Should It Stay or Should It Go?

Thursday, October 09, 2008

Cast a Shadow

Artists: John Cale; Mo Tucker
Albums: Vintage Violence, Paris 1919, Guts, Wrong Way Up [with Brian Eno ] (JC); I Spent a Week There the Other Night (Mo)
Source: Bought used (WWU); bought new (all others)

History can be a burden. John Cale and Mo Tucker, each of whom has had a career in music nearly anyone could envy, nevertheless cannot make an album that doesn't stand in the shadow of history. They have bodies of work that range from good to excellent (the latter applying especially to Cale), yet every record they've ever made or ever will make is compared to the deathless work they did during the late 60s in the Velvet Underground.

It's been well more than a quarter century since the first VU LP was pressed with the peel-able Warhol cover; can you imagine having to stand in your own shadow for that long?

I'd think it's terribly frustrating, on the one hand. On the other, that ever-longer shadow is also the foot in the door for artists like these. Cale, at least, has a serious background in music and no doubt would have written & recorded music even if he'd never met Lou Reed. But it's equally likely that he'd have garnered less attention and collaborated with a lesser stock of fellow artists had it not been for that earlier breakthrough. And Mo, who'd been laid low, working at Wal-Mart, when she re-entered the fray of music making...well, it's pretty obvious that without the Velvets on her resume, she wouldn't be making records at all.

She must know it, too, because of these two ex-Undergrounders, she is far less shy about wrapping her arms around everyone's collective memories. Like each entry in her small catalogue of post-VU work, I Spent a Week There the Other Night doesn't shy away from the past - Mo dives in head-first. There's a Velvets cover ("I'm Waiting for the Man"), songs that sound like outtakes from the 3rd VU album ("Blue, All the Way to Canada" and "S.O.S.") and contributions from Lou Reed, Cale and Sterling Morrison (mostly separately, but also all at once on "I'm Not").

Tucker sees the shadow and understands its nature. Instead of trying to outrun it, she wraps herself in its comfortable cloth...and makes guileless, pretty wonderful music that always has the spirit of the Velvets in its loose grooves, even when the sound is more garage-y.

It's a smart strategy, but it would be easy to understand someone who wanted to assert themselves outside of the shadow's bounds. Cale, who only played on 2 VU albums (But, oh! What albums those 2 are!) has an audibly more difficult relationship with his past accomplishments. The four discs of his that I have are all over the place: pop so genteel its nearly shiny (Vintage Violence); rock rethought as chamber music (Paris 1919); twisted, dirty-ass rock & roll (Guts, which collects tracks from his 70s Island recordings); and ebullient electro-pop (Wrong Way Up, a thoroughly fab collaboration with Brian Eno). And those are just the ones I own - the rest of his catalog ranges from howling avant-rock to post-classical compositions and nearly everything in between.

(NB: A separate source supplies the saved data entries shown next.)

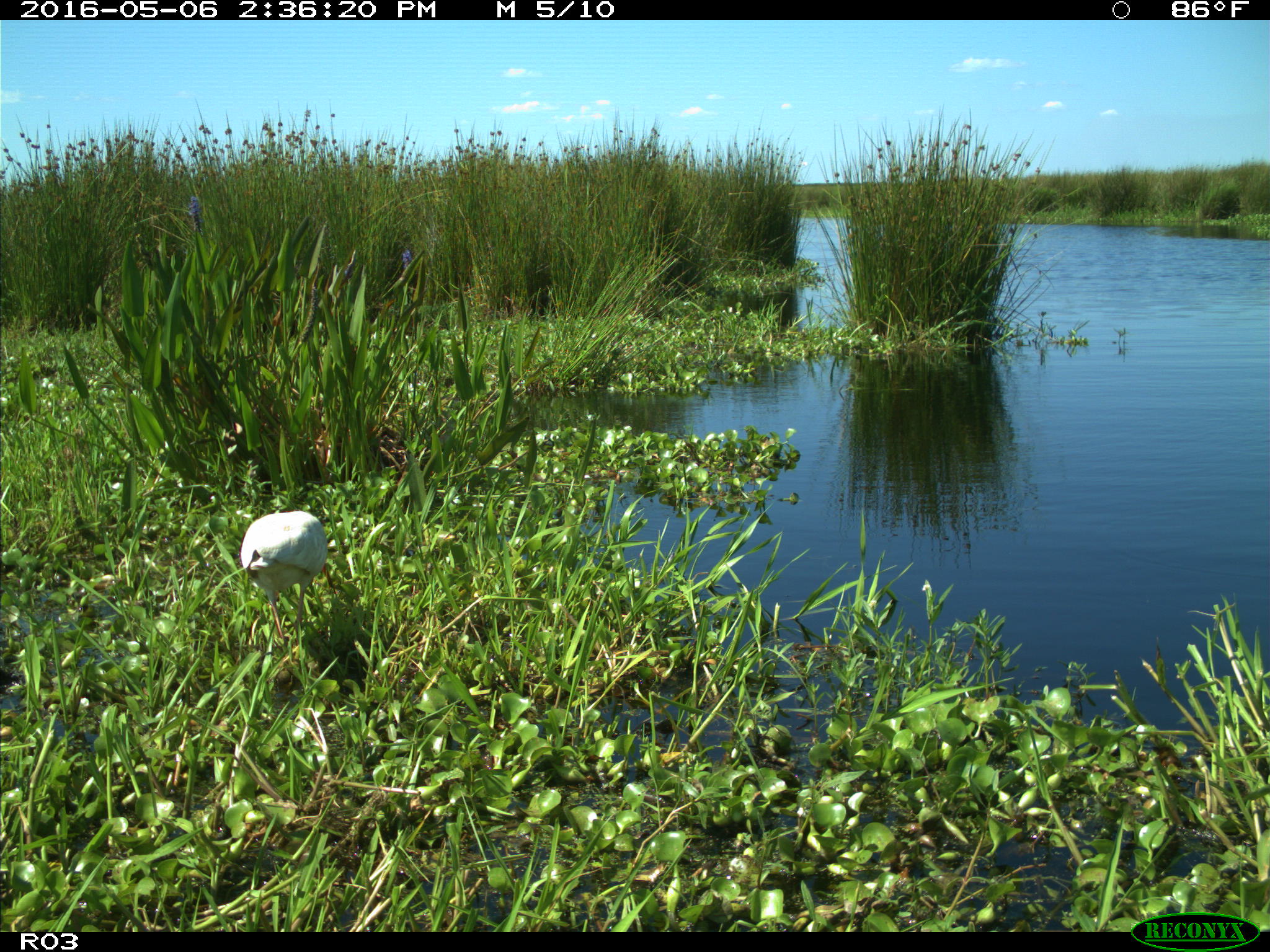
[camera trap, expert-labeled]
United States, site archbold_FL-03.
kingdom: Animalia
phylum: Chordata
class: Aves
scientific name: Aves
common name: birds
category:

Almost none of it sounds like the Velvets, yet in a way Cale's music is almost entirely reliant on the artistic freedoms he helped stake out as he began to cast his initial shadow. Would Phil Manzanera play guitar the way he does on Guts if he'd never heard White Light/White Heat? Would Cale even know Eno if the latter hadn't once been in thrall to the former's accomplishments?

Probably not. Which makes it a precarious balancing act, both outrunning the shadow and making sure you never get too far from it (witness Cale's periodic returns to re-collaborate with Reed over the years). Many artists privately fret over the fact that their fan-base is living on their past accomplishments - anyone from John Fogerty to Francis Ford Coppola can relate, surely - but it also must be gratifying to have those past accomplishments for an audience to hold dear. As Jonathan Richman put it when I once asked him if he gets tired of hearing requests for Modern Lovers songs every night: "It's flattering; those are my songs they want to hear."

SISOSIG? This is a straight flush of keepers. Cale's discs are always skillfully made (which is probably the best thing I can say about Vintage Violence), usually engaging, and sometimes there are flashes of brilliance like the balance of Paris 1919 and nearly every note on Guts. Oddly enough, the real star of the four might just be Wrong Way Up, which manages to be both catchy as the best bubblegum and deep as mid-period Talking Heads. While it was made nearly 2 decades ago, WWU sounds like a perfectly contemporary blueprint for the disc Eno made with David Byrne earlier this year.

Tucker's music shows far less skill and savvy than even the loosest of Cale's tracks...and may end up being better for it. She sounds like she's having the time of her life on every song, and it's hard not to have the same experience as a listener. Mo knows she's getting a hearing because of the shadow she casts from way back, but instead of coasting on reputation she sounds thrilled and determined to earn every moment of it.